> **Exercise requirements**:
1) From the SageMaker text below, reproduce word for word the part that opens with the words containing "After you have" and closes with "and instruction-based fine-tuning.".
2) List the metrics that the SageMaker text below gives for classification tasks.

> **Page extract**:
........

After you have created your custom model, you need to purchase provisioned throughput to be able to use it.

Amazon SageMaker supports both domain-adaptation fine-tuning and instruction-based fine-tuning.

  • Domain adaptation fine-tuning allows you to leverage pre-trained foundation models and adapt them to specific tasks using limited domain-specific data.
  • Instruction-based fine-tuning uses labeled examples to improve the performance of a pre-trained foundation model on a specific task.

The choice comes down to whether you want to train a model around domain data or to follow instructions and perform a specific task.

Finally, the most time-consuming and costly approach is to create your own custom model with Amazon SageMaker.

Parameters

It is useful to understand what parameters are available to you. These fall into two distinct categories.

Hyperparameters are used to control the training process. The most common are:

  • Epoch: The number of iterations through the entire training dataset
  • Batch Size: The number of samples processed before updating model parameters
  • Learning Rate: The rate at which model parameters are updated after each batch

Inference parameters are settings you can just during inference, that influence the response from the model. The most common are:

  • Temperature: Temperature is a value between 0 and 1, and it regulates the creativity of the model's responses. Use a lower temperature if you want more deterministic responses, and use a higher temperature if you want creative or different responses for the same prompt
  • Top K: The number of most-likely candidates that the model considers for the next token. Choose a lower value to decrease the size of the pool and limit the options to more likely outputs.
  • Top P: The percentage of most-likely candidates that the model considers for the next token. Choose a lower value to decrease the size of the pool and limit the options to more likely outputs.

Amazon SageMaker Capabilities

Amazon SageMaker is a service that provides a whole host of features and capabilities you need to be aware of. The exam will test your awareness of all these such as:

  • SageMaker Clarify
  • SageMaker JumpStart
  • SageMaker Studio
  • SageMaker Data Wrangler
  • SageMaker Feature Store
  • SageMaker Model Cards
  • SageMaker Model Dashboard
  • SageMaker Model Monitor
  • SageMaker Ground Truth

Metrics

Finally, expect to see a number of question around model performance metrics, and which one is the most appropriate.

For classification tasks such as spam detection you have:

  • Accuracy: The ratio of correctly predicted instances to the total instances
  • Precision: How many of the predicted positive cases are positive
  • Recall: How many positive cases were predicted correctly
  • F1 Score: The F1 score combines precision and recall into a single metric

You should be aware of the confusion matrix, and when you might want to optimise for recall (life-saving tasks such as cancer diagnosis where you want to minimise false negatives) versus when you might want to optimise for precision (minimise false positives such as spam email detection)

........

> **Supplied material**:
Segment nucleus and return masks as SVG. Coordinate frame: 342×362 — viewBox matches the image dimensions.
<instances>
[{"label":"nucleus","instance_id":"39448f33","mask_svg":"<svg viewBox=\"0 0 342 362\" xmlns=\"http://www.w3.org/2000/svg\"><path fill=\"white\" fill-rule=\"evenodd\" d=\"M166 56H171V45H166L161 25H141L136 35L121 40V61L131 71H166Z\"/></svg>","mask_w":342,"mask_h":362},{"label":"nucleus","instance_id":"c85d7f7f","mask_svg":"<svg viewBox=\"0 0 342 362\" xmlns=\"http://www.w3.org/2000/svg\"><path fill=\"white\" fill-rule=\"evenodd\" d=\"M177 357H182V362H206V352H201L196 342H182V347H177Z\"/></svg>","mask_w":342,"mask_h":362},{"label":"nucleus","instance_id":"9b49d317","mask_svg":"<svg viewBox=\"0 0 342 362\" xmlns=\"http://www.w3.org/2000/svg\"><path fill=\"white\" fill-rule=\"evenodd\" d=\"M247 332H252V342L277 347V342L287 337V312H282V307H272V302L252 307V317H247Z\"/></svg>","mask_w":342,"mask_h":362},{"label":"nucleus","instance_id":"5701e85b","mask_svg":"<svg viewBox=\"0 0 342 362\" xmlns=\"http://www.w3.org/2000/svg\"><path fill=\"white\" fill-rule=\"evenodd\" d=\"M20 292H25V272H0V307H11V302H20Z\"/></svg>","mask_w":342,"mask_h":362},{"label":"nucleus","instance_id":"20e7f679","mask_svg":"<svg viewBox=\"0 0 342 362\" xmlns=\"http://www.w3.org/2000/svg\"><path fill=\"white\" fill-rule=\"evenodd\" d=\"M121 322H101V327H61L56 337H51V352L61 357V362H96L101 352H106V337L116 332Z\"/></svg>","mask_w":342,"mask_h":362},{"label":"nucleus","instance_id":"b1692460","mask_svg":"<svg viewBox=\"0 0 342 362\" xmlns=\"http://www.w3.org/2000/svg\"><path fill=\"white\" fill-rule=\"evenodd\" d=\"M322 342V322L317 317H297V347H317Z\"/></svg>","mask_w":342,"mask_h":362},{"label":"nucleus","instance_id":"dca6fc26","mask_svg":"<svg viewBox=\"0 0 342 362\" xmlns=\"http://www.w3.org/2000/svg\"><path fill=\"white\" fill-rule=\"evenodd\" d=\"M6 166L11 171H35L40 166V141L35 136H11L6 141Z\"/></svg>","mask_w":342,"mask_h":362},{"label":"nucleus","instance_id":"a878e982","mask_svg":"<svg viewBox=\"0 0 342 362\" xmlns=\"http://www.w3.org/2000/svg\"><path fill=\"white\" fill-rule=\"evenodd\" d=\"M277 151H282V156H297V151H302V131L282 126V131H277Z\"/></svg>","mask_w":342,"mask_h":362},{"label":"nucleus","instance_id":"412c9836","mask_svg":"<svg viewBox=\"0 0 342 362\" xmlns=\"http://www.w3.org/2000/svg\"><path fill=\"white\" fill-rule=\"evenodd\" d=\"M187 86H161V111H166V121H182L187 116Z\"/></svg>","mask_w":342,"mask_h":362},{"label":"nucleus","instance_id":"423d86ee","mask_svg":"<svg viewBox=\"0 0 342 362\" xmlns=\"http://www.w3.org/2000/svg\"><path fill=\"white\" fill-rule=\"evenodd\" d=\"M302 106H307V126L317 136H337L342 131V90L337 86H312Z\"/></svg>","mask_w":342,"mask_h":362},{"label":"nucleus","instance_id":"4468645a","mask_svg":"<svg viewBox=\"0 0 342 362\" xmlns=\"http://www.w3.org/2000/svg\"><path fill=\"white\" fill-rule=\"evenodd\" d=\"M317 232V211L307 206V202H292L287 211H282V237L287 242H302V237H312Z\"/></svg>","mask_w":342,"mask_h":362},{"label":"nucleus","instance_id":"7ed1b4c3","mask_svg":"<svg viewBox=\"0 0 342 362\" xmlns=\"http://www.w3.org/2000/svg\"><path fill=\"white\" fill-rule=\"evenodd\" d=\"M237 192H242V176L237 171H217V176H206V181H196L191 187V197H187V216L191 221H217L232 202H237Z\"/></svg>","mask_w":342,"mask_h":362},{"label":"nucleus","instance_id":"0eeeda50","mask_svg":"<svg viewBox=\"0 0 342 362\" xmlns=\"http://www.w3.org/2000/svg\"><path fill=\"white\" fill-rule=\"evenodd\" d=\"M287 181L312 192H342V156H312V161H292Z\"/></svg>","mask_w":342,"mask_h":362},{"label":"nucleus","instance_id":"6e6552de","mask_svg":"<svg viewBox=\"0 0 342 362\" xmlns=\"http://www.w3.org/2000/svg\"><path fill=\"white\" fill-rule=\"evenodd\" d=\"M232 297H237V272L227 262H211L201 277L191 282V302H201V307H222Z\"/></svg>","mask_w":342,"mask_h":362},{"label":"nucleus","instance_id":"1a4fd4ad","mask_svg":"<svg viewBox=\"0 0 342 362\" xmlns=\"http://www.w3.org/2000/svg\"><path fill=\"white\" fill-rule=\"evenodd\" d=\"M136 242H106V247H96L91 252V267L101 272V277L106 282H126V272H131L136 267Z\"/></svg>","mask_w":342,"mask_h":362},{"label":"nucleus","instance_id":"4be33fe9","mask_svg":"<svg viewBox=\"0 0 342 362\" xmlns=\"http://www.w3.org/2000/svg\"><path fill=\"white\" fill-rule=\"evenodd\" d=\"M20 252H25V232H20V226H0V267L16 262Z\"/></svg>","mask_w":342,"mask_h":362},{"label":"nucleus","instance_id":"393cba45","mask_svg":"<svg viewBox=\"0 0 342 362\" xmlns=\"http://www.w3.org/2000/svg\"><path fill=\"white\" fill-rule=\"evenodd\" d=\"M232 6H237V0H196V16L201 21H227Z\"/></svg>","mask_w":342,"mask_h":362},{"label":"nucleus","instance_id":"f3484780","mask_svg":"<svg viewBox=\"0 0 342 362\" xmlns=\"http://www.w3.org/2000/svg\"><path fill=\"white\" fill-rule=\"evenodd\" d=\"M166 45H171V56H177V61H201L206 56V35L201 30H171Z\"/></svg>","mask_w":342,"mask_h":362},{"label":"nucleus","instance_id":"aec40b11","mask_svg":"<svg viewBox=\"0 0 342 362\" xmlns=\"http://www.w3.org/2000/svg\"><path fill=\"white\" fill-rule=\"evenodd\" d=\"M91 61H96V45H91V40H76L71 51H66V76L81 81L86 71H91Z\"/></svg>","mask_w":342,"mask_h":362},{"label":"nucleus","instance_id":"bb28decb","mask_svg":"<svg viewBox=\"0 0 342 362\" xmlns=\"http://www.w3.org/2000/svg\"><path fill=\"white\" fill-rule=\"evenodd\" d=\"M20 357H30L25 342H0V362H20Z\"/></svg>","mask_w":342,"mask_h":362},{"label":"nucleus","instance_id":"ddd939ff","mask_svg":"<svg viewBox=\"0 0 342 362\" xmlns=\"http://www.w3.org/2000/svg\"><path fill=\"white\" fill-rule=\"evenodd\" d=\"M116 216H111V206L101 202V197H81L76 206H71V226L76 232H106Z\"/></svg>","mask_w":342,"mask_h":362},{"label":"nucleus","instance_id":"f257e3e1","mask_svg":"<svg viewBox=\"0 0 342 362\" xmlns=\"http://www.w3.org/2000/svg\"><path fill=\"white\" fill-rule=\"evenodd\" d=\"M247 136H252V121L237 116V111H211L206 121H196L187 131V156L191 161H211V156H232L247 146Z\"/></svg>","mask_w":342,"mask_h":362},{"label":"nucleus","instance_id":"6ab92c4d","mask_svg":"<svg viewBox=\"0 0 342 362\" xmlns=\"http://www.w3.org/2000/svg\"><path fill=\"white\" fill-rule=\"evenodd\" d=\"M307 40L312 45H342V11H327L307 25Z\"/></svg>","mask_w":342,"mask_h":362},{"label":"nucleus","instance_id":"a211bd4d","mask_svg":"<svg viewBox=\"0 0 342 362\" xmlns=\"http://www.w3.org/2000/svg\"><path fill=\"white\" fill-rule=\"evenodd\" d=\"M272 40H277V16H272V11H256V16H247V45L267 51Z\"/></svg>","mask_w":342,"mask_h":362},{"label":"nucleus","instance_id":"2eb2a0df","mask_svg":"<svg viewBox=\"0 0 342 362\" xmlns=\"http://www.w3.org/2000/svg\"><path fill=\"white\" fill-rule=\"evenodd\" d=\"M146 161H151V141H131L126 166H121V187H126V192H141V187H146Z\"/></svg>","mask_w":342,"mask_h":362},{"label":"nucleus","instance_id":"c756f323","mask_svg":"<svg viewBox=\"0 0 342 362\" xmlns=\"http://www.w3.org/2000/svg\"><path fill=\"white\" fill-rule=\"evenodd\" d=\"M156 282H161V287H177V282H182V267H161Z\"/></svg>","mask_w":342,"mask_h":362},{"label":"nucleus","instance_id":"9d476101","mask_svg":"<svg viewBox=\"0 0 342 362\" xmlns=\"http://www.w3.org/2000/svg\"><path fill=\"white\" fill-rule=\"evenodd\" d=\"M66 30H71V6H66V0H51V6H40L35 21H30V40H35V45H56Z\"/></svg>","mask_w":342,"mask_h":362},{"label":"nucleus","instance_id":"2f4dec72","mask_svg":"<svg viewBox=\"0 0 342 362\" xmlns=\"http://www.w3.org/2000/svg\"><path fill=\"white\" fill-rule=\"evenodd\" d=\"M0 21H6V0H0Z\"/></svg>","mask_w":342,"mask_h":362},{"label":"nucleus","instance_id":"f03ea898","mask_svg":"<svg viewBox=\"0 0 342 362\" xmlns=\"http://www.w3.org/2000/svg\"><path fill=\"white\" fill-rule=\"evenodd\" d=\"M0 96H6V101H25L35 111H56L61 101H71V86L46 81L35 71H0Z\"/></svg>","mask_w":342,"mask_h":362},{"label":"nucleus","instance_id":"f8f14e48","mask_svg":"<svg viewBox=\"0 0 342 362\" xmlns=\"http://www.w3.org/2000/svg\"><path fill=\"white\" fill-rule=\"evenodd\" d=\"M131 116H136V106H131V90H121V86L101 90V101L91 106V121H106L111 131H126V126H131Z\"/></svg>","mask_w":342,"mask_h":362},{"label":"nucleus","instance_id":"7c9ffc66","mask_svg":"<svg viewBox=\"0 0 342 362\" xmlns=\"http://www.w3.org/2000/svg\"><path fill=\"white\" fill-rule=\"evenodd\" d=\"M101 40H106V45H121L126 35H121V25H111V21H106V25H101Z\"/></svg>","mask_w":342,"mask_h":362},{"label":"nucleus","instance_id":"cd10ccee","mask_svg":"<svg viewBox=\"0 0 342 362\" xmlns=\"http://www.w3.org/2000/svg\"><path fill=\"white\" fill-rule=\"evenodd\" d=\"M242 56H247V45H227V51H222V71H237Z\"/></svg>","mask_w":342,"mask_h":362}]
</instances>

........

> **Numbered responses**:
1)
After you have created your custom model, you need to purchase provisioned throughput to be able to use it.

Amazon SageMaker supports both domain-adaptation fine-tuning and instruction-based fine-tuning.

2) Accuracy, Precision, Recall, F1 Score